CS 391L Machine Learning: Homework 4

CS 391L Machine Learning
Homework 4: Rule Induction

Due: Nov. 8, 2006

Current Weka Prism System

Weka contains a simple rule-learning system called Prism (weka.classifiers.rules.Prism). The system implements a top-down (general to specific) sequential-covering algorithm that employs a simple accuracy-based metric to pick an appropriate rule antecedent during rule construction. This algorithm is described in section 4.4 of the Witten and Frank textbook.
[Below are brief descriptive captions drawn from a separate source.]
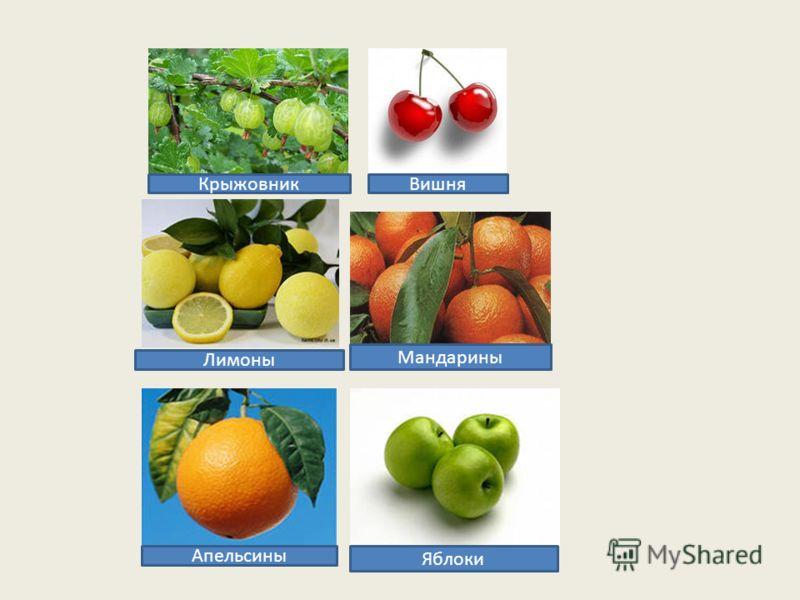Яблоки Мандарины Апельсины Лимоны ВишняКрыжовник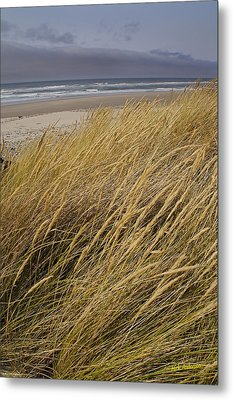 Dune Grass On The Oregon Coast Metal Print by Mick Anderson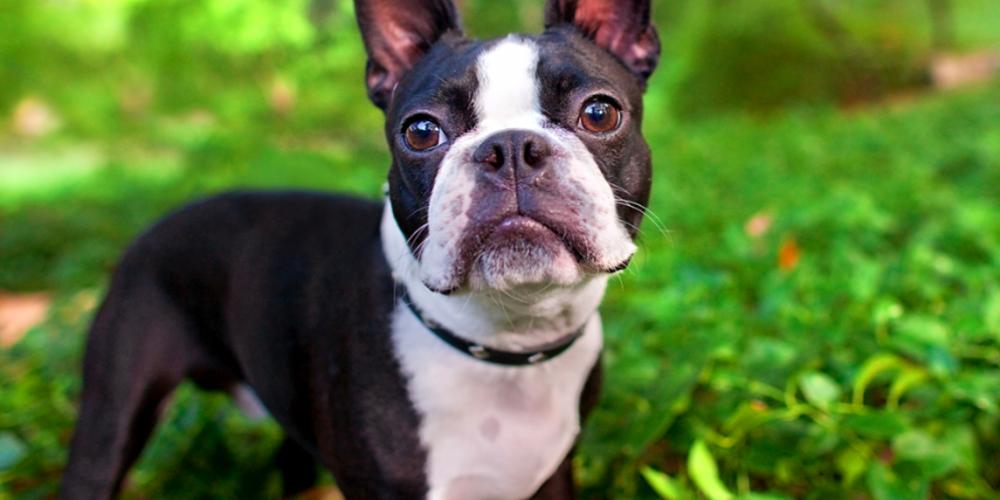 Foto de un perro pequeño en el jardin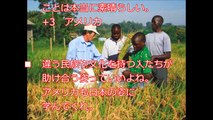 【朗報】海外「日本は俺達の希望だ」 アフリカの食を救う日本の支援に世界中から感謝の声!!アフリカの食を救うネリカ米!!!(2016.8.30)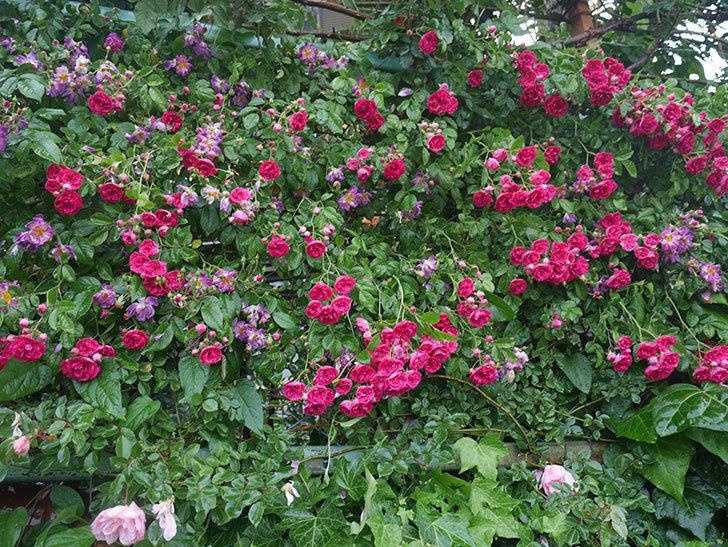 雨と風でバラの花がボロボロになった。2019年-26.jpg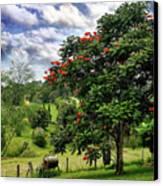 Pretty Countryside Canvas Print by Kaye Menner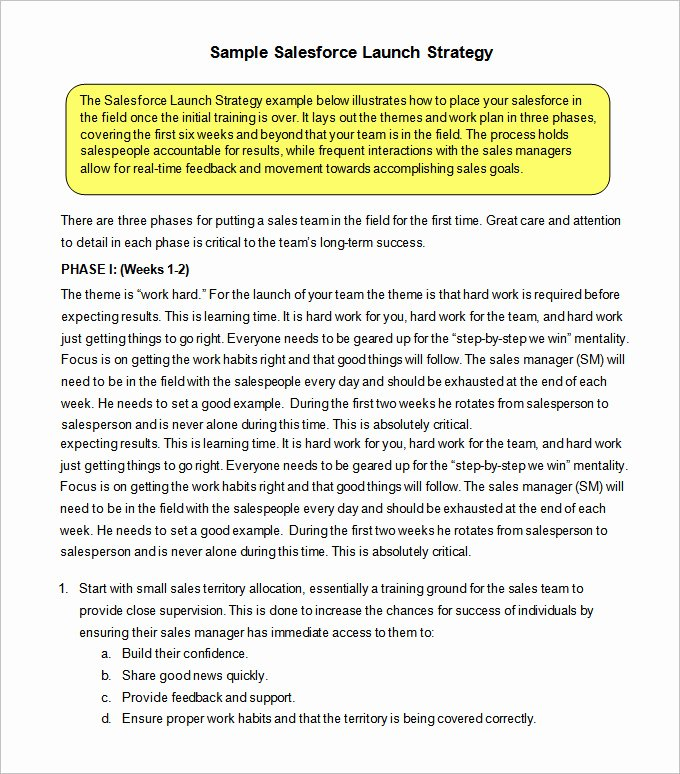Sales Strategy Plan Template Inspirational 12 Sales Strategy Templates Doc Pdf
In this assignment, you should test rule learning on the soybean (full set), audiology, and splice (splice-new) data sets in /u/mooney/cs391L-code/weka/data/. Since Prism only supports nominal features and not continuous ones, it is unable to run on many of the other data sets. The slightly edited version of Prism in the class directory collects several summary statistics on the size of the rule base by adding AdditionalMeasureProducer's for the number of rules learned (measureNumRules), the total number of rule antecendents learned (measureNumAntecedents), and the average number of antecedents per rule (measureAveAntecedents).

Propositional Foil

The Foil heuristic for picking the best antecedent to add to a rule, as discussed in class, is somewhat more sophisticated than the simple heuristic in Prism. Make a simple propositional Foil-based learner called Pfoil. The easiest way to do this is to copy and edit the Prism code and simply change the heuristic it uses to pick the best rule-antecedent at each point. Computing the Foil heuristic may require storing additional information during rule construction.

Use the Experimenter GUI to run 10 fold cross-validation learning curves comparing Prism, Pfoil, and the more sophisticated rule learner weka.classifiers.rules.JRip on the soybean, audiology, and splice data. JRip is a version of W. Cohen's Ripper that is a Pfoil-based algorithm with a form of reduced-error pruning (REP) using a tuning set to prune learned rules to prevent over-fitting. If you give Ripper too little training data, it can cause and error "Not enough data for REP", so you cannot run it on a very small training set.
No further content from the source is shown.